Nella comunicazione, il primo cittadino ha richiamato il verbale sottoscritto nel gennaio 2023 tra Comune, Regione e Anas, evidenziando come l’assenso dell’Amministrazione fosse stato subordinato alla realizzazione di specifiche opere mitigative, ritenute fondamentali per limitare l’impatto del nuovo tracciato sulla viabilità cittadina.
Il Comune ha chiesto ad Anas di fare chiarezza sullo stato di avanzamento progettuale, sulle coperture finanziarie, sull’inserimento nei lotti e sui tempi di realizzazione di interventi come le rotatorie di Boscarello, Fabrizio e Toscano-Joele, oltre agli attraversamenti del Cino, di Gammicella e del Nubrica. Opere considerate ancora più strategiche anche alla luce del nuovo masterplan del mare in fase di progettazione.

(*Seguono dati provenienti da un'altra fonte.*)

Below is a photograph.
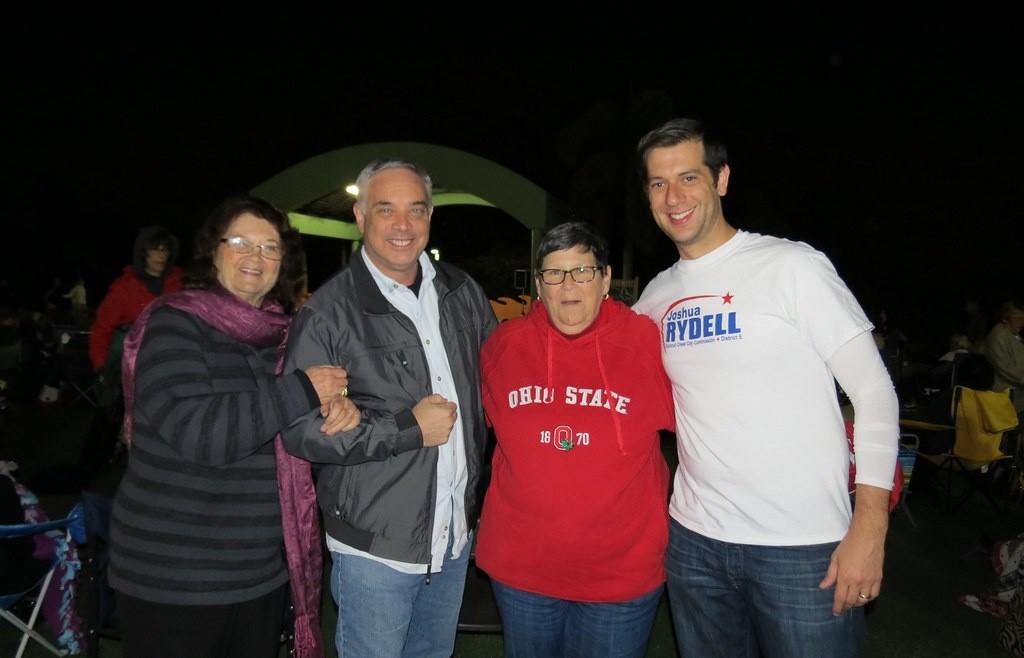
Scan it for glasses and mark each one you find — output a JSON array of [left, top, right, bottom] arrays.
[[148, 245, 173, 256], [218, 235, 288, 261], [538, 266, 602, 285]]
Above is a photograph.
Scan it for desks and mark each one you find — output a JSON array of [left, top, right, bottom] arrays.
[[40, 325, 101, 413]]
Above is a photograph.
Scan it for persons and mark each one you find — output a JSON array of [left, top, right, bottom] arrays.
[[108, 197, 360, 658], [630, 121, 900, 657], [279, 159, 499, 657], [475, 224, 677, 657], [878, 309, 894, 337], [89, 227, 183, 470], [959, 303, 978, 343], [0, 473, 36, 596], [985, 303, 1024, 488], [63, 280, 88, 322]]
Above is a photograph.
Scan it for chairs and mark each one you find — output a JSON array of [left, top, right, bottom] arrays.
[[883, 435, 923, 531], [0, 460, 84, 658], [905, 386, 1020, 524]]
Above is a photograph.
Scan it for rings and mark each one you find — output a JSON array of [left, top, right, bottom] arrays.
[[342, 387, 347, 396], [857, 595, 871, 600]]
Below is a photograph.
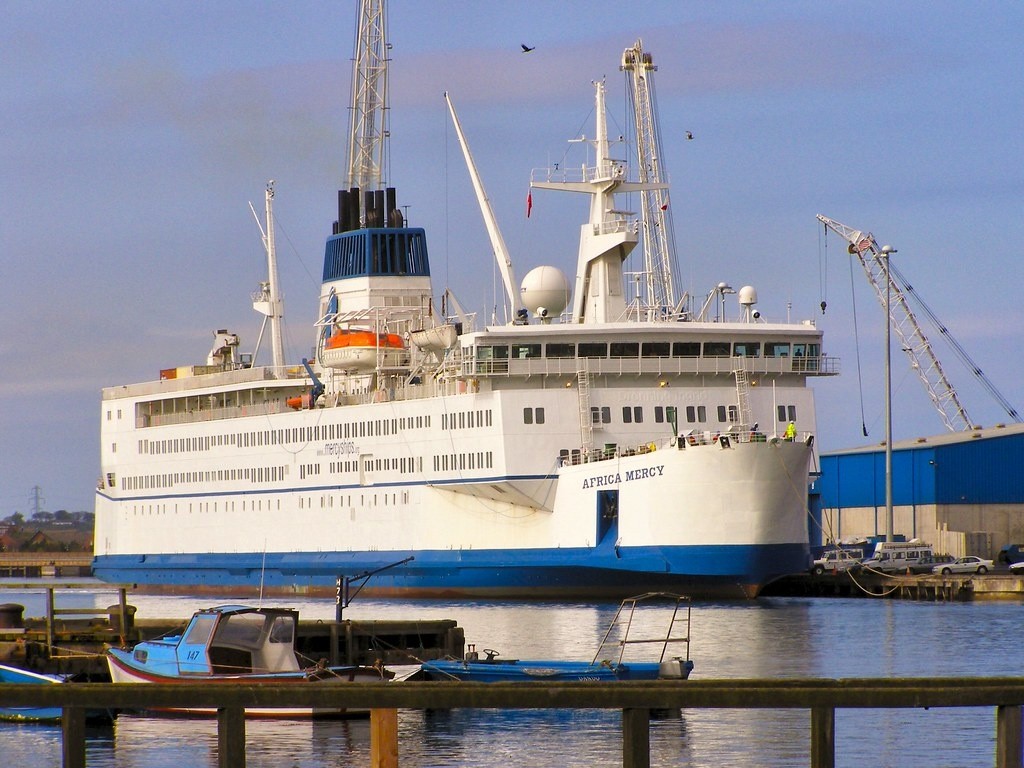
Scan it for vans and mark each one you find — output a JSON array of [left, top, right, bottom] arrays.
[[871, 542, 934, 557], [861, 546, 934, 574]]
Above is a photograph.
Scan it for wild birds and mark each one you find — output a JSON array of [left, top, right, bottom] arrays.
[[521, 44, 536, 53], [685, 130, 695, 140]]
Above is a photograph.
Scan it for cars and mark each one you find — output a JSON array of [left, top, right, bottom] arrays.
[[1009, 561, 1024, 575], [897, 554, 956, 575], [932, 556, 995, 576]]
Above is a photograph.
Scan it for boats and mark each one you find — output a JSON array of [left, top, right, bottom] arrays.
[[0, 665, 105, 723], [422, 591, 695, 679], [101, 601, 398, 721]]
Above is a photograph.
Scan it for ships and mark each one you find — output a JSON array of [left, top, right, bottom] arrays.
[[89, 0, 832, 598]]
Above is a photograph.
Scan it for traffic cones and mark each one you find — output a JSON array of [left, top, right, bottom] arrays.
[[906, 565, 911, 577], [832, 565, 838, 575]]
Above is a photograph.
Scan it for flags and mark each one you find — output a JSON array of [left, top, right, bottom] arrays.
[[527, 187, 532, 217]]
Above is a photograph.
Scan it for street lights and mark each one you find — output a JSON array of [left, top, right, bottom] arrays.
[[883, 243, 895, 546]]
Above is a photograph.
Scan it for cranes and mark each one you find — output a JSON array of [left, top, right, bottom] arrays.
[[812, 207, 1024, 434]]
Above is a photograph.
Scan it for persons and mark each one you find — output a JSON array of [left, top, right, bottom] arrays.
[[788, 420, 798, 441], [750, 422, 758, 433], [562, 433, 695, 467], [713, 430, 720, 440]]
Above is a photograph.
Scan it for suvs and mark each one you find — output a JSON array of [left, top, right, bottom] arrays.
[[812, 548, 865, 575]]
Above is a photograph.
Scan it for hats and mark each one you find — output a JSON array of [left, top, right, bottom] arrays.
[[755, 422, 759, 425], [790, 421, 794, 424]]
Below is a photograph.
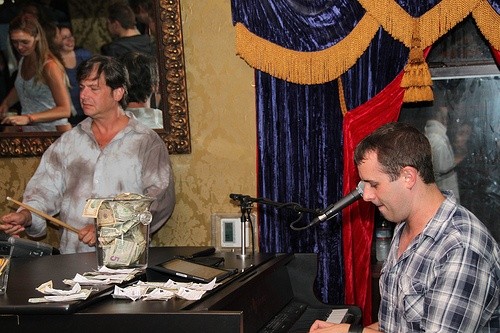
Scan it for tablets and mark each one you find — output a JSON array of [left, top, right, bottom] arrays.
[[149, 255, 235, 283]]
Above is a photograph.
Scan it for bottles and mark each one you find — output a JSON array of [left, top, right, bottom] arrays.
[[375, 222, 392, 261]]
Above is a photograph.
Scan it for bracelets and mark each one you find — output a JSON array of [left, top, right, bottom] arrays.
[[348, 324, 364, 333], [27, 114, 32, 122]]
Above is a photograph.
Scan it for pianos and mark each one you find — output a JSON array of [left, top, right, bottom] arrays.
[[0, 246, 363, 333]]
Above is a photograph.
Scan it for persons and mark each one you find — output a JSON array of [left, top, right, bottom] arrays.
[[309, 122, 500, 333], [45, 21, 93, 125], [118, 51, 163, 129], [100, 3, 157, 106], [0, 5, 71, 132], [0, 55, 175, 254]]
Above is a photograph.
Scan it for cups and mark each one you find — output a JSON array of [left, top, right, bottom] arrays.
[[0, 255, 12, 294], [85, 196, 156, 273]]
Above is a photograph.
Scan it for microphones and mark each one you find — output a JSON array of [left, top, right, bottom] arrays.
[[310, 181, 365, 227]]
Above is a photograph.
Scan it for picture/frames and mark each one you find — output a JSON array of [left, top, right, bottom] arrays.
[[0, 0, 192, 158]]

Parallelamente, l’Amministrazione ha sollecitato indicazioni sulle modalità di reclutamento della manodopera, sottolineando la necessità che l’intervento produca ricadute occupazionali concrete per il territorio.
“Parliamo di un’opera attesa da decenni – ha dichiarato Stasi – ma che deve rispettare gli impegni assunti con il territorio. Servono risposte chiare sia sulle opere che sulle opportunità di lavoro”.
Il sindaco ha ribadito che l’obiettivo è quello di garantire un’infrastruttura realmente integrata con il contesto urbano, capace di generare benefici non solo sul piano della mobilità ma anche su quello occupazionale e formativo.
Nella stessa nota, il Comune ha infine chiesto la convocazione di un incontro istituzionale con Anas e Regione Calabria, per un aggiornamento complessivo sull’intervento e sulle ricadute per la comunità locale.